Your goal: How many lines in the entries below contain the string "beach", with case counting? Reply with the number alone.

Items:
Begin
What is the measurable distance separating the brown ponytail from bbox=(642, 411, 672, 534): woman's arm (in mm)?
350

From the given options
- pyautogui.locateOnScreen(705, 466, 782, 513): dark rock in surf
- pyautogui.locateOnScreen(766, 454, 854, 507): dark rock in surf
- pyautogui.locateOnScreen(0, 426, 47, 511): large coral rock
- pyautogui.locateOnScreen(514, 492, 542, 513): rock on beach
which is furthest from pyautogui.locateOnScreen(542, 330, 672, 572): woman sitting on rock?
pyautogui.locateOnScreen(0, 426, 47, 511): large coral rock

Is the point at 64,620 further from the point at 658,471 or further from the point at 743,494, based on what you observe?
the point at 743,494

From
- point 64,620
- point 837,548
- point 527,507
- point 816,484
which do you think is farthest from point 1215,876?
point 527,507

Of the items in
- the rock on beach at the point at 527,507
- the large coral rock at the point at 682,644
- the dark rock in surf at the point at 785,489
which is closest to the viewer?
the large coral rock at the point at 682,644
End
Begin
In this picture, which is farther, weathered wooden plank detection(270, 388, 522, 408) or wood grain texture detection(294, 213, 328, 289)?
End
Exercise solution: 2